ISSS608 2016 17T1 Group4 Report
Contents
Motivation of the application
There is huge amount of data in the social networks in the present times. More communication and expression of views are happening within the network than ever before. These networks define an important societal element. Twitter is one such prominent directed network, where information can be posted as tweets; short but influential messages. When key events occur, this is probably the first place one gets to see the buzz, the trends, status and the direction. For stakeholders, this information is key.
Tweets are voluminous and text rich. Mining this information, defining the business use case and the insights required is a challenge. The US 2016 Elections took the attention of the world during this time. This project analyses tweets for top US elections #tags. On the day of 2016 US presidential election, Twitter proved to be the largest source of breaking news with 40 million tweets.
Objective
Using Visual Analytics techniques and applications, we want to answer these question.
- What were the key ideas in the tweets, namely #tags that were most mentioned?
- To which users, @mentions in the twitter network, did these #tags relate to? In the given tweets, compare and analyse the association between the #tags and the @mentions.
Review and critic on past works
There are a number of free Twitter analytics and visualization tools available online. In particular interest of analyzing social networks, they provide options such as analyzing one's Twitter network, visualizing the followers on a map, statistics on user mentions, communication between users. However, availability of a interactive custom application to understand the association between #tags and @mentions is uncommon. It is more important to see the connections between #tags, which represent all elements within the subject of interest. When there is a key political event for instance, the influences on the social networks can cause high impact to change directions. It will be of great value to identify prominent users or influencers towards whom key issues are directed towards. An interactive visual application with elements such as network graphs, can best help see this.
Data
Downloaded 19K tweets from www.followthehashtag.com for popular US elections 2016 hashtags. Apart from the actual tweet content, the data had other attributes such as, associated #tag, @mentions, frequency of retweets, media mentions and location.
With some study, the key attributes for Visual analysis were identified.
- #tags
- @mentions
- tweet content
Design framework
Word Cloud
Word Cloud is famously described as “the mullets of the Internet“. However, it can be useful when trying to reveal repeated themes or words. Furthermore, it is engaging and the results can be understood quickly. For our application, we have incorporated filters so that users are able to explore the Word Cloud as it is being generated thus, allowing them to decide the visualization that best suit their requirements.
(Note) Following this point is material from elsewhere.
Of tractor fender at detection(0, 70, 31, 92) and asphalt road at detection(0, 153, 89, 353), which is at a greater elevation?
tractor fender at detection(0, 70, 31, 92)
- Minimum Frequency: words with frequency less than the selected number is not displayed.
- Maximum Words: maximum number of words to be contained within the Word Cloud. While we have set the upper limit to be 1,000, it is not recommended to have more than 100 words as the Word Cloud may get too cluttered.
- Rotation: This is for users to customise the layout of the Word Cloud. From a readability perspective, it is preferred to have all words in horizontal format (i.e. rotation = 0).
Network Graph
Network Graph Visualizations are used to represent real world networks such as air or land transport networks, layout of optic fiber connections, social networks and many more. Network visualization is a very useful technique to represent large scale Social Networks. A good network visualization should enable easy interpretation and understanding of the connectivity and relationships between the network elements. The key points to address when designing network graphs are-
- What are the nodes to be represented in the graph and what do they signify.
- Identify the properties to be assigned to the nodes by varying color or node size, for instance degree or betweenness.
- What should a Edge connecting any two nodes in the graph represent.
- The algorithm for the graph layout.
Demonstration
We use the US Election tweets data as an example for our demonstration.
Word Cloud
How to use the application:
1. Upload text file using the Text File upload widget at the sidebar. Note: The maximum file size supported is 5MB and must be a text file.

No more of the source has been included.